It’s an all-Mozart-opera Valentine’s Day coming up tomorrow. On Philadelphia’s WRTI-FM at 1:00 pm Eastern time, you can enjoy a 1986 Metropolitan Opera production of Idomeneo, featuring Frederica von Stade and Hildegard Behrens and conducted by Jeffrey Tate. A hour later on Vienna’s radio klassik Stephansdom at 2:00 pm, Richard Schmitz will review a variety of productions of La Clemenza di Tito, featuring interpretations by conductors such as René Jacobs, Charles Mackerras, Pinchas Steinberg, Christopher Hogwood, and John Eliot Gardiner. A new production of Tito is coming up next month at the Wiener Staatsoper, so it’s a good time to revisit what’s been done with it in the past.
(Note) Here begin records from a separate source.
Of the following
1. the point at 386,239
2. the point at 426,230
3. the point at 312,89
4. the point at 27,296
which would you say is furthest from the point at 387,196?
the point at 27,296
Both broadcasts are available for the streaming.
Today is also UNESCO’s World Radio Day. “It is a Day to thank broadcasters for the news they deliver, the voices they amplify and the stories they share,” reads the Web site, and although they’re looking at the heinous use of AI in the medium, it still provides food for thought. I’ve been a radio enthusiast since I built my first crystal radio set as a kid, and in high school I hosted a few “High School Hours” that ran on WAZL, the local AM station. (I was told by the DJ who was running the show, Scott McAndrews, that I had a very good voice for radio — something I’ve often been told since then — which makes me think I may have missed my calling.) I also spent a year as the president of my college radio station, and in the early 1990s, when I lived in Central Europe, the BBC World Service and especially ÖRF’s late, lamented English-language broadcast Blue Danube Radio on shortwave got me through more than a few evenings.
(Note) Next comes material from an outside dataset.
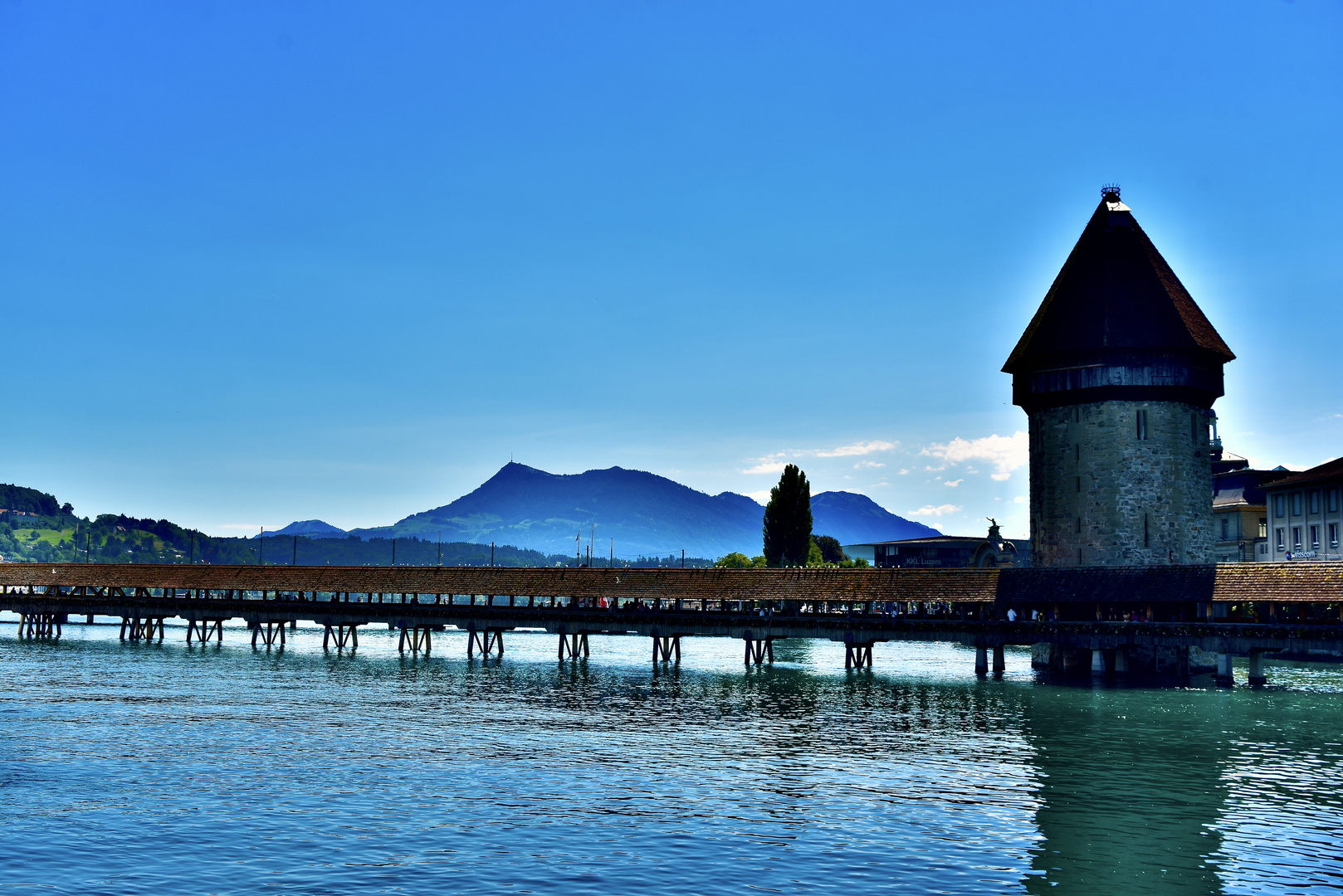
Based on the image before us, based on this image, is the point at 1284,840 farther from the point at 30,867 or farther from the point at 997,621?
the point at 997,621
Although television beat out radio as the most popular broadcast medium many years ago, and podcasts have revived the form somewhat, I still retain a weakness for it. Like many kids my age, I enjoyed tuning in to distant radio stations on my small transistor radio when I was 10 or 11 or so, and I think what is best about it is the sense of connection that it engenders between the broadcasters and their listeners, especially when the broadcast is live. First, of course, is the feeling that you’re one of many people listening to the same broadcast in real time, a feeling of community. But second, and maybe just as important, is the sense that there’s a personal relationship between the DJ or radio personality and the individual listener, however many dozens, hundreds, or thousands of miles may be separating you in distance — in time, you’re somehow listening to the same things together. The great radio personalities like Jean Shepherd exploited this personal connection in a way that no podcast or television show could emulate, which testifies to the uniqueness of the medium.
So I lift my glass to radio today. I’m not sure anybody else is celebrating, but if they are, I hope they’re listening with me.